SGER: Collaborative Research: Sleep in Nocturnal Bird Migrants, an Interdisciplinary Study
University Of Southern Mississippi, Hattiesburg MS
Investigators
Abstract
Collaborative Research: Sleep in nocturnal bird migrants, an interdisciplinary study Frank R. Moore University of Southern Mississippi Animals spend their lives either awake or asleep. Wakefulness allows animals to interact effectively with their environment, while waking performance is contingent on sleep, the function of which remains largely unknown. An animal may mitigate the conflict between sleep and wakefulness by engaging in unihemispheric sleep, a unique state during which one cerebral hemisphere sleeps while the other remains awake. This interdisciplinary, collaborative project takes advantage of nocturnal bird migrants as a natural model system to study the behavioral and physiological properties of sleep, the consequences of naturally occurring sleep loss, and the compensatory adjustments that accompany sleep loss. Most bird species are active during the day and sleep at night, exceQt during migration when their migratory flights occur at night.

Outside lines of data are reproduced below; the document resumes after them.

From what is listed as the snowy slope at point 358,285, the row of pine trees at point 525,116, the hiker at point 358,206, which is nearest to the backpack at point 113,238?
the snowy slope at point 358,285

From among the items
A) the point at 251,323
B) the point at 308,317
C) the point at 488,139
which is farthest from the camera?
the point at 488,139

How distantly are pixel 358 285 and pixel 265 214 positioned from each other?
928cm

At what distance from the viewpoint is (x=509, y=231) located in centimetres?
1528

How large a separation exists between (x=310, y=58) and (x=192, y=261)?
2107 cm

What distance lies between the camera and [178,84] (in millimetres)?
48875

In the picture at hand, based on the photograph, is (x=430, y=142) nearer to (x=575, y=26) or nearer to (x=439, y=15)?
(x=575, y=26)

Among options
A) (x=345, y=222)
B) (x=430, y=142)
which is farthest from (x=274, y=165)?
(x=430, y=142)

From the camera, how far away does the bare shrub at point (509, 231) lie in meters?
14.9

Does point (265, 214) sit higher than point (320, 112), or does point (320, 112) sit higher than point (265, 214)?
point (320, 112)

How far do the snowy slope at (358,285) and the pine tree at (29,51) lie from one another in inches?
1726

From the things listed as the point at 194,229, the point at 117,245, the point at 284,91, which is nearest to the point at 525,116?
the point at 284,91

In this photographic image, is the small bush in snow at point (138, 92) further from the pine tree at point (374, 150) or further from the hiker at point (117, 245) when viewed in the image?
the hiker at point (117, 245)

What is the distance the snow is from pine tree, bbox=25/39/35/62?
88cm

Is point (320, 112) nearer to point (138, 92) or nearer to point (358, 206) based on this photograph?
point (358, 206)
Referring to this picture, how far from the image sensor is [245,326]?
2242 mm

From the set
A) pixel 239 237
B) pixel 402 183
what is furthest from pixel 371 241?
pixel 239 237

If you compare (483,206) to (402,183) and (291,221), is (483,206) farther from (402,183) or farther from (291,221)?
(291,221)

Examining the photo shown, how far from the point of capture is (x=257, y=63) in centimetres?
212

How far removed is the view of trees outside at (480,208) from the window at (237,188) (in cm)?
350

By traveling at night a migrating bird experiences reduced threat of predation, improved atmospheric conditions for flight, and more time to feed during the day. Advantages of nocturnal migration aside, birds necessarily lose sleep by migrating at night and changes in sleep behavior could have adverse consequences. Laboratory and field studies of sleep in the Swainson' s Thrush, an intercontinental bird migrant, are combined to ask how seasonally sleep deprived birds compensate for that deprivation at the behavioral and physiological level. The contribution of the study is measured in terms of both application of methodology to the study of sleep and understanding the function of sleep.